**INSTRUCTIONS FOR THE TASK**
Would you transcribe the listing that follows, character for character, and omit its images?

**Spatial questions tied to pictures**
★ ★ ★
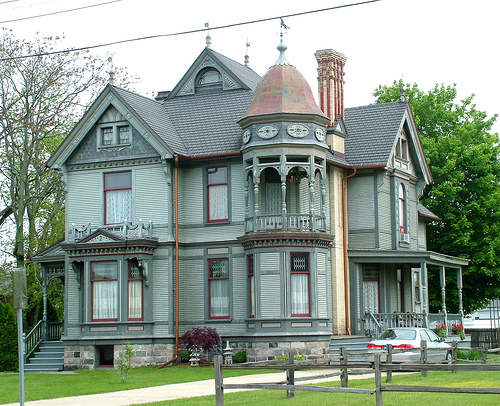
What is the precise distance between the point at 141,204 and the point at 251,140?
5.09 metres

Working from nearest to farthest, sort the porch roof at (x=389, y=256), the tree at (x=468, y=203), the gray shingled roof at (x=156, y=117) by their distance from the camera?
the gray shingled roof at (x=156, y=117) < the porch roof at (x=389, y=256) < the tree at (x=468, y=203)

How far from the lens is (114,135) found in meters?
33.2

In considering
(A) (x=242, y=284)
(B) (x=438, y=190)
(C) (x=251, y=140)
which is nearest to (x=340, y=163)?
(C) (x=251, y=140)

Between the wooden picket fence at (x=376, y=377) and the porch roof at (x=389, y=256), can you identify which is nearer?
the wooden picket fence at (x=376, y=377)

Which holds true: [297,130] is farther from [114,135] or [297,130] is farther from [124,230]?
[124,230]

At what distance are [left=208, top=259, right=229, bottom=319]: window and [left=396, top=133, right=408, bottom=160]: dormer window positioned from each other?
32.1 ft

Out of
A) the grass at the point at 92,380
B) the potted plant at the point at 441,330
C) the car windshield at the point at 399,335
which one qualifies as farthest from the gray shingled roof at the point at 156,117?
the potted plant at the point at 441,330

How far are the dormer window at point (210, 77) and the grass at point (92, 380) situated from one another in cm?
1231

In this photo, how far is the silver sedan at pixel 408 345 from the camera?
2603 cm

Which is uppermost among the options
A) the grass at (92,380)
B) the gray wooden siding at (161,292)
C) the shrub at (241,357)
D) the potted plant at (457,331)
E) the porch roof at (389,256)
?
★ ★ ★
**THE RESPONSE**
What is the precise distance between the point at 141,204 and the point at 251,140?
5.09 metres

Working from nearest to farthest, sort the porch roof at (x=389, y=256), the tree at (x=468, y=203), the gray shingled roof at (x=156, y=117) by their distance from the camera?
the gray shingled roof at (x=156, y=117) < the porch roof at (x=389, y=256) < the tree at (x=468, y=203)

How far from the lens is (114,135) found in meters?
33.2

In considering
(A) (x=242, y=284)
(B) (x=438, y=190)
(C) (x=251, y=140)
which is nearest to (x=340, y=163)?
(C) (x=251, y=140)

Between the wooden picket fence at (x=376, y=377) and the porch roof at (x=389, y=256), can you identify which is nearer?
the wooden picket fence at (x=376, y=377)

Which holds true: [297,130] is farther from [114,135] or [297,130] is farther from [124,230]?
[124,230]

At what distance are [left=208, top=259, right=229, bottom=319]: window and [left=396, top=133, right=408, bottom=160]: dormer window positioned from each other?
32.1 ft

Out of
A) the grass at the point at 92,380
B) the potted plant at the point at 441,330
C) the car windshield at the point at 399,335
which one qualifies as farthest from the gray shingled roof at the point at 156,117?
the potted plant at the point at 441,330

How far are the dormer window at point (210, 77) and the grass at point (92, 380) situated from one another in cm?
1231

In this photo, how far is the silver sedan at pixel 408 345 from the camera?
2603 cm

Which is uppermost among the options
A) the grass at (92,380)
B) the gray wooden siding at (161,292)
C) the shrub at (241,357)
D) the potted plant at (457,331)
E) the porch roof at (389,256)
?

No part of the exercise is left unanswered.